● PROMPT
All of the records are to be copied out exactly, with nothing left out.

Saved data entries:
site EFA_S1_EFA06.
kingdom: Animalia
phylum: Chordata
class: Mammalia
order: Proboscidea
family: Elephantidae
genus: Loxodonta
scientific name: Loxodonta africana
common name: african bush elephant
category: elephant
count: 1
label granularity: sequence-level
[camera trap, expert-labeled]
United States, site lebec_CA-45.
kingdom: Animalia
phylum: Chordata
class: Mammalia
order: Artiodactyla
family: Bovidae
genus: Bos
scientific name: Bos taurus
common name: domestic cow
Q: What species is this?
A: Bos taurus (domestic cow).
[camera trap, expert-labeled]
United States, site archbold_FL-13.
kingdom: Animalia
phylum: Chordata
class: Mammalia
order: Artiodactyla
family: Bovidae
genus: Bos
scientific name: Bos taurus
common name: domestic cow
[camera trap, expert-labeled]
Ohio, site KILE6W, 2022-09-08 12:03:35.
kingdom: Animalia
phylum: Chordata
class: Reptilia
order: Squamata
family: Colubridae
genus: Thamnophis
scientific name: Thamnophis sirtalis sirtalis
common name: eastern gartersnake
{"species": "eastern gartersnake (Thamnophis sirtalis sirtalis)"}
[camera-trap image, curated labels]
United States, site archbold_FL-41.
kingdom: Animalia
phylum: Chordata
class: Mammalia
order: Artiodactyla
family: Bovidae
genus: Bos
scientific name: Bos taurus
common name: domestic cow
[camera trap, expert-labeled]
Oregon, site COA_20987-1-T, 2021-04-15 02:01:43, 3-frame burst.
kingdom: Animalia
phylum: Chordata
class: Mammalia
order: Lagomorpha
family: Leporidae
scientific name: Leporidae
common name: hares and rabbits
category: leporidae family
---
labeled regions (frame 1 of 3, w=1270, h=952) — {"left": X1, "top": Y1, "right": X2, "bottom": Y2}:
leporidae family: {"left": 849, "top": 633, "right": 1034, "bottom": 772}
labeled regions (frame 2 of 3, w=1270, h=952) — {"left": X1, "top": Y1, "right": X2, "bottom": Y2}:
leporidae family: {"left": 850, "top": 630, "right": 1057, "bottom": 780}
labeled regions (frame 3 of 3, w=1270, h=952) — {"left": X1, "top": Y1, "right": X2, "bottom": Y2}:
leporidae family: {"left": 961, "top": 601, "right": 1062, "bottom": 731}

● RESULT OF THE TASK
site EFA_S1_EFA06.
kingdom: Animalia
phylum: Chordata
class: Mammalia
order: Proboscidea
family: Elephantidae
genus: Loxodonta
scientific name: Loxodonta africana
common name: african bush elephant
category: elephant
count: 1
label granularity: sequence-level
[camera trap, expert-labeled]
United States, site lebec_CA-45.
kingdom: Animalia
phylum: Chordata
class: Mammalia
order: Artiodactyla
family: Bovidae
genus: Bos
scientific name: Bos taurus
common name: domestic cow
Q: What species is this?
A: Bos taurus (domestic cow).
[camera trap, expert-labeled]
United States, site archbold_FL-13.
kingdom: Animalia
phylum: Chordata
class: Mammalia
order: Artiodactyla
family: Bovidae
genus: Bos
scientific name: Bos taurus
common name: domestic cow
[camera trap, expert-labeled]
Ohio, site KILE6W, 2022-09-08 12:03:35.
kingdom: Animalia
phylum: Chordata
class: Reptilia
order: Squamata
family: Colubridae
genus: Thamnophis
scientific name: Thamnophis sirtalis sirtalis
common name: eastern gartersnake
{"species": "eastern gartersnake (Thamnophis sirtalis sirtalis)"}
[camera-trap image, curated labels]
United States, site archbold_FL-41.
kingdom: Animalia
phylum: Chordata
class: Mammalia
order: Artiodactyla
family: Bovidae
genus: Bos
scientific name: Bos taurus
common name: domestic cow
[camera trap, expert-labeled]
Oregon, site COA_20987-1-T, 2021-04-15 02:01:43, 3-frame burst.
kingdom: Animalia
phylum: Chordata
class: Mammalia
order: Lagomorpha
family: Leporidae
scientific name: Leporidae
common name: hares and rabbits
category: leporidae family
---
labeled regions (frame 1 of 3, w=1270, h=952) — {"left": X1, "top": Y1, "right": X2, "bottom": Y2}:
leporidae family: {"left": 849, "top": 633, "right": 1034, "bottom": 772}
labeled regions (frame 2 of 3, w=1270, h=952) — {"left": X1, "top": Y1, "right": X2, "bottom": Y2}:
leporidae family: {"left": 850, "top": 630, "right": 1057, "bottom": 780}
labeled regions (frame 3 of 3, w=1270, h=952) — {"left": X1, "top": Y1, "right": X2, "bottom": Y2}:
leporidae family: {"left": 961, "top": 601, "right": 1062, "bottom": 731}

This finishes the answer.